# PASSAGE SHOWN:
————
Editors’ Introduction by Dana E. Vaux and David Wang
In this chapter, Tasoulla Hadjiyanni seeks to understand the subjective outlooks of residents of three different cultural groups (Native Americans, African Americans and Somalis) as they live in their distinctive neighborhoods in the city of Minneapolis. Her primary research method is the use of focus groups. Interviews in focus groups allow design researchers to understand and gather data from the perspectives of the people they are designing for. Interviews provide the researcher with an opportunity to ask open-ended questions that may lead to information not related to the original question. Interviews allow the researcher to observe non-verbal cues, such as body language and tone of voice. However, a focus group interview is not simply a conversation or discussion. As a research method, a qualitative interview follows a specific, pre-developed plan for asking questions and recording answers.1 Figure 1.1 “on page 12” shows Hadjiyanni’s interview guide, which she developed prior to conducting her focus groups.
An interview can be with an individual or with a group of individuals. They can be informal or formal relative to the specific protocol of predetermined steps and questions, and the role of the researcher. John Creswell classifies interviews into four types: face-to-face, by telephone, by email, (these three types solicit individual answers to questions), and focus groups in which the researcher interviews participants in a group.2 Each type of interview emphasizes a variety of techniques.
The research conducted in this chapter utilized focus groups to understand how individuals feel about their neighborhood in relationship to health. As an interview technique for gathering research data, the term “focus groups” evolved from a specific interview procedure developed by sociologists to inhibit the use of leading questions by interviewers/researchers. Merton, Kendall and Fiske further developed the semi-structured, qualitative process of focused interviews for social science research.3 They also made a clear distinction between focused interviews, which they developed for the purpose of scientific inquiry, and focus groups, developed primarily for market research to understand public opinion of products, services and advertising methods.4 They conducted the interviews primarily with groups; thus, the term “focus groups” eventually became associated with semi-directed group interviews conducted for research purposes based on the process they outline. This is apparent in the strong similarity between current focus group practices and Merton et al.’s original description.5 While Merton intended to differentiate the term “focus interview” from the term “focus group,” over time the two became synonymous and the term “focus group” became the widely accepted phrase.
Ideally, a focus group is 8–12 individuals and encompasses multiple groups for generalizability (three sessions is a good number). Krueger and King provide a list of characteristics to avoid in focus groups that include groups with erratic attendance—too many or too few people—groups with open invitations for the general public and groups that are perceived as threatening by participants.6 If the group is too small, one voice may dominate; if the group is too large, this may also limit responses as some participants may be reluctant to speak out in a larger group. In a study on Facebook use among Mexican American adolescents, Rueda, Lindsay and Williams note that homogeneity across focus groups is preferable when the intention is to provide minority voices the opportunity to dialogue about sensitive topics among others of perceived similarity. We see the same method used in this chapter with the similar ethnicity among participants in each respective neighborhood.7 Interview questions asked in focus groups need to be consistent across groups, and have consistent attendees. Also, demographics should be similarly maintained across groups (i.e., groups that are all one gender vs. mixed gender). The responses, which are considered “raw data,” are sorted into themes that are then connected to established research findings or models to further define the research question. Are the findings similar or not? Do they further the model or provide evidence against it? Why and how?
————
Items in a dataset
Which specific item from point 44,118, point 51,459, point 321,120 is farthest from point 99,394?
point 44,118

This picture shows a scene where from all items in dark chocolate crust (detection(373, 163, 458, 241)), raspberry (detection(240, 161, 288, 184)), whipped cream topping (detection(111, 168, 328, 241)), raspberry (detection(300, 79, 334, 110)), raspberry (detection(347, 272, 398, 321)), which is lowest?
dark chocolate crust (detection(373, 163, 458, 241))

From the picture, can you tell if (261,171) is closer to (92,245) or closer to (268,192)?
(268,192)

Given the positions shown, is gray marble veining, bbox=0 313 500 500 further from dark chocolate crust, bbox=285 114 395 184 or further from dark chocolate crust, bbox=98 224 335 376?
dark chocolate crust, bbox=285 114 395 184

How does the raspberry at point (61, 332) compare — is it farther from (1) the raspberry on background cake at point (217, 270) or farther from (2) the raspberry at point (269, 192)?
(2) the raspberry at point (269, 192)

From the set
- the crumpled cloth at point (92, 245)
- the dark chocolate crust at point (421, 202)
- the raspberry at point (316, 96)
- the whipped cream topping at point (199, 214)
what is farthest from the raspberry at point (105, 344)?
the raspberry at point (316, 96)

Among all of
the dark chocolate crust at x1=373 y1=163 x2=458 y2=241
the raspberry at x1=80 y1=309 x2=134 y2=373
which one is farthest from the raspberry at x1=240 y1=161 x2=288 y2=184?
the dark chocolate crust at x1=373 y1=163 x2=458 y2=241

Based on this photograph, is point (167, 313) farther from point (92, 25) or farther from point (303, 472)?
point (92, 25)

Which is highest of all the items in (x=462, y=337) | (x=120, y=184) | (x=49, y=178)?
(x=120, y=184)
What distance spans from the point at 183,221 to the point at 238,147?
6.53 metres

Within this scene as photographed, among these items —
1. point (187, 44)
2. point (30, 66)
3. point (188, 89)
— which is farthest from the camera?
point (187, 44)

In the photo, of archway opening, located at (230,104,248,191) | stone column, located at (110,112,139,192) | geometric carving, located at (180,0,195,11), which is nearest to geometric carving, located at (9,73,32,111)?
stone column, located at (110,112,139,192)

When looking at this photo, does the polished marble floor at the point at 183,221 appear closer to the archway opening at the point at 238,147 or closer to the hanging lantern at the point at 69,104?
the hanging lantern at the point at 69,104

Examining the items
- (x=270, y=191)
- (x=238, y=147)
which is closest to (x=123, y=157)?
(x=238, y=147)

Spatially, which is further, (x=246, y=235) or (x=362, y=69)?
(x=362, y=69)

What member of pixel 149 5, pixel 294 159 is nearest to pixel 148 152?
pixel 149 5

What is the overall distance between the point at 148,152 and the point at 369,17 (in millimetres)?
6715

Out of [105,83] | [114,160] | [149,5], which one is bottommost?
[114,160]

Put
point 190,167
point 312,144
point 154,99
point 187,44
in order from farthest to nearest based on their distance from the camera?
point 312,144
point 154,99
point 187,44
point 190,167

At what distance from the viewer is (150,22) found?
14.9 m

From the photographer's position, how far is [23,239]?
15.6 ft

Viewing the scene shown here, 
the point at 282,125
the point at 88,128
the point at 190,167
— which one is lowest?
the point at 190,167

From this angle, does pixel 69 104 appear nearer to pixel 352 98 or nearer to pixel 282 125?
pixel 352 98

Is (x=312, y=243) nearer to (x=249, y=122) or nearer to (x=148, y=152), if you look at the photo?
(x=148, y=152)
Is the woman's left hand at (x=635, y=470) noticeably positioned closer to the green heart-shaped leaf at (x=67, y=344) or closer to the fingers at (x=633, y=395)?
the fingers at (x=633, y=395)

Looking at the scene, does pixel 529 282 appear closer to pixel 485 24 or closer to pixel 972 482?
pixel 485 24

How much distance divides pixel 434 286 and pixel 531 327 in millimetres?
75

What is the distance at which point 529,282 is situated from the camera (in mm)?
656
————
# EXERCISE GOAL:
Name every type of interview in John Creswell's classification as given in the editors' introduction. The items above are separate material, unrelated to the editors' introduction.

# THE COMPLETED TASK:
Face-to-face, by telephone, by email, and focus groups.